* [WHAT YOU NEED TO DO]
Word-for-word transcription is needed for all of the entries.

════════════════════

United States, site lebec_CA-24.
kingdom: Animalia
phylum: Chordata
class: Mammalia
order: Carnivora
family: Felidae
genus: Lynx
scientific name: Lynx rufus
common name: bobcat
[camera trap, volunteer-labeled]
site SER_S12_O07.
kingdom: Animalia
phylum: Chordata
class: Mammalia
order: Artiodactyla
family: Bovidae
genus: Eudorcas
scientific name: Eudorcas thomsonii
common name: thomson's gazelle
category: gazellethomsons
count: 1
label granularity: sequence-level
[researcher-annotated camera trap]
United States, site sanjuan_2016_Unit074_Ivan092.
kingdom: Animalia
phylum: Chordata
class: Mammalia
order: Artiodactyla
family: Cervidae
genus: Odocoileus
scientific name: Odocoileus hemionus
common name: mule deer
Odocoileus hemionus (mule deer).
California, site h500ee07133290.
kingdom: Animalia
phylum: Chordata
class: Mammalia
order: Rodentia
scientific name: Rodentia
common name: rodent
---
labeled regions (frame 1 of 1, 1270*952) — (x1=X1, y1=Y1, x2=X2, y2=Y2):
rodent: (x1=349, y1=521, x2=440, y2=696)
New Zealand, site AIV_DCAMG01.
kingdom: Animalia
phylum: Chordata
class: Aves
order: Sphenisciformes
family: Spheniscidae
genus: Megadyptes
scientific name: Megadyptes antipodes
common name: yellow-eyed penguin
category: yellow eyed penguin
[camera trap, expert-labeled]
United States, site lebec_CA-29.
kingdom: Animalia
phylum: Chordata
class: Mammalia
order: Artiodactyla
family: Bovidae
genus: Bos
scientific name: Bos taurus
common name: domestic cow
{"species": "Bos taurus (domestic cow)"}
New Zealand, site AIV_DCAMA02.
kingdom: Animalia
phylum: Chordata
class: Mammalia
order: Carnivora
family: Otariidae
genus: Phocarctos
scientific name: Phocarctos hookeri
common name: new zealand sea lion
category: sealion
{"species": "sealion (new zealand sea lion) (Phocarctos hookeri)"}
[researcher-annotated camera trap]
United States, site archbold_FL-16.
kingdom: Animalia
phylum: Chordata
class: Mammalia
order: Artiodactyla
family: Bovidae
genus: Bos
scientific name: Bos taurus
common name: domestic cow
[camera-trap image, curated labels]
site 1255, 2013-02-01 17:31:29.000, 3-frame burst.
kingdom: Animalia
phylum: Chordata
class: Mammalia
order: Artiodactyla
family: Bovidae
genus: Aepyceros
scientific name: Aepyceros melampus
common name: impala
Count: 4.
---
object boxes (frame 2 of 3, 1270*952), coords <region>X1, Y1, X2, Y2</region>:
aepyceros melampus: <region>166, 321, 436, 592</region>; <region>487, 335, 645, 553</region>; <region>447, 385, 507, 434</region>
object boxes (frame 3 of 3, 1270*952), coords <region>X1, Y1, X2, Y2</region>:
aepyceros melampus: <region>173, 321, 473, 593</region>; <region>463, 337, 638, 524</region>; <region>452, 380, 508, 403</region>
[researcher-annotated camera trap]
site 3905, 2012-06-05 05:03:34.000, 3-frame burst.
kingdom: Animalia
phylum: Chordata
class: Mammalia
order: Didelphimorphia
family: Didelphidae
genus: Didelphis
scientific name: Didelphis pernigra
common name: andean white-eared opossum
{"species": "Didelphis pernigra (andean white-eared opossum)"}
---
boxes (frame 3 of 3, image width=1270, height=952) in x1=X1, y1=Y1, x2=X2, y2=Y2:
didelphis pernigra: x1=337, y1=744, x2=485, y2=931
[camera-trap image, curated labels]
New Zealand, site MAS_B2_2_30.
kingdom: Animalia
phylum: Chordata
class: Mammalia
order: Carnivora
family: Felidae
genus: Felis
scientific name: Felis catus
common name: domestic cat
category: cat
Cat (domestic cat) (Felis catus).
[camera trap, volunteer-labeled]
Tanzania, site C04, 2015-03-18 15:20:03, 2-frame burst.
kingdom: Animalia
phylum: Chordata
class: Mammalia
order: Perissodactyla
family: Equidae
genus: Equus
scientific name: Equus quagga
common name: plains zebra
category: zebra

════════════════════

* [SOLUTION FOR THIS EXERCISE]
United States, site lebec_CA-24.
kingdom: Animalia
phylum: Chordata
class: Mammalia
order: Carnivora
family: Felidae
genus: Lynx
scientific name: Lynx rufus
common name: bobcat
[camera trap, volunteer-labeled]
site SER_S12_O07.
kingdom: Animalia
phylum: Chordata
class: Mammalia
order: Artiodactyla
family: Bovidae
genus: Eudorcas
scientific name: Eudorcas thomsonii
common name: thomson's gazelle
category: gazellethomsons
count: 1
label granularity: sequence-level
[researcher-annotated camera trap]
United States, site sanjuan_2016_Unit074_Ivan092.
kingdom: Animalia
phylum: Chordata
class: Mammalia
order: Artiodactyla
family: Cervidae
genus: Odocoileus
scientific name: Odocoileus hemionus
common name: mule deer
Odocoileus hemionus (mule deer).
California, site h500ee07133290.
kingdom: Animalia
phylum: Chordata
class: Mammalia
order: Rodentia
scientific name: Rodentia
common name: rodent
---
labeled regions (frame 1 of 1, 1270*952) — (x1=X1, y1=Y1, x2=X2, y2=Y2):
rodent: (x1=349, y1=521, x2=440, y2=696)
New Zealand, site AIV_DCAMG01.
kingdom: Animalia
phylum: Chordata
class: Aves
order: Sphenisciformes
family: Spheniscidae
genus: Megadyptes
scientific name: Megadyptes antipodes
common name: yellow-eyed penguin
category: yellow eyed penguin
[camera trap, expert-labeled]
United States, site lebec_CA-29.
kingdom: Animalia
phylum: Chordata
class: Mammalia
order: Artiodactyla
family: Bovidae
genus: Bos
scientific name: Bos taurus
common name: domestic cow
{"species": "Bos taurus (domestic cow)"}
New Zealand, site AIV_DCAMA02.
kingdom: Animalia
phylum: Chordata
class: Mammalia
order: Carnivora
family: Otariidae
genus: Phocarctos
scientific name: Phocarctos hookeri
common name: new zealand sea lion
category: sealion
{"species": "sealion (new zealand sea lion) (Phocarctos hookeri)"}
[researcher-annotated camera trap]
United States, site archbold_FL-16.
kingdom: Animalia
phylum: Chordata
class: Mammalia
order: Artiodactyla
family: Bovidae
genus: Bos
scientific name: Bos taurus
common name: domestic cow
[camera-trap image, curated labels]
site 1255, 2013-02-01 17:31:29.000, 3-frame burst.
kingdom: Animalia
phylum: Chordata
class: Mammalia
order: Artiodactyla
family: Bovidae
genus: Aepyceros
scientific name: Aepyceros melampus
common name: impala
Count: 4.
---
object boxes (frame 2 of 3, 1270*952), coords <region>X1, Y1, X2, Y2</region>:
aepyceros melampus: <region>166, 321, 436, 592</region>; <region>487, 335, 645, 553</region>; <region>447, 385, 507, 434</region>
object boxes (frame 3 of 3, 1270*952), coords <region>X1, Y1, X2, Y2</region>:
aepyceros melampus: <region>173, 321, 473, 593</region>; <region>463, 337, 638, 524</region>; <region>452, 380, 508, 403</region>
[researcher-annotated camera trap]
site 3905, 2012-06-05 05:03:34.000, 3-frame burst.
kingdom: Animalia
phylum: Chordata
class: Mammalia
order: Didelphimorphia
family: Didelphidae
genus: Didelphis
scientific name: Didelphis pernigra
common name: andean white-eared opossum
{"species": "Didelphis pernigra (andean white-eared opossum)"}
---
boxes (frame 3 of 3, image width=1270, height=952) in x1=X1, y1=Y1, x2=X2, y2=Y2:
didelphis pernigra: x1=337, y1=744, x2=485, y2=931
[camera-trap image, curated labels]
New Zealand, site MAS_B2_2_30.
kingdom: Animalia
phylum: Chordata
class: Mammalia
order: Carnivora
family: Felidae
genus: Felis
scientific name: Felis catus
common name: domestic cat
category: cat
Cat (domestic cat) (Felis catus).
[camera trap, volunteer-labeled]
Tanzania, site C04, 2015-03-18 15:20:03, 2-frame burst.
kingdom: Animalia
phylum: Chordata
class: Mammalia
order: Perissodactyla
family: Equidae
genus: Equus
scientific name: Equus quagga
common name: plains zebra
category: zebra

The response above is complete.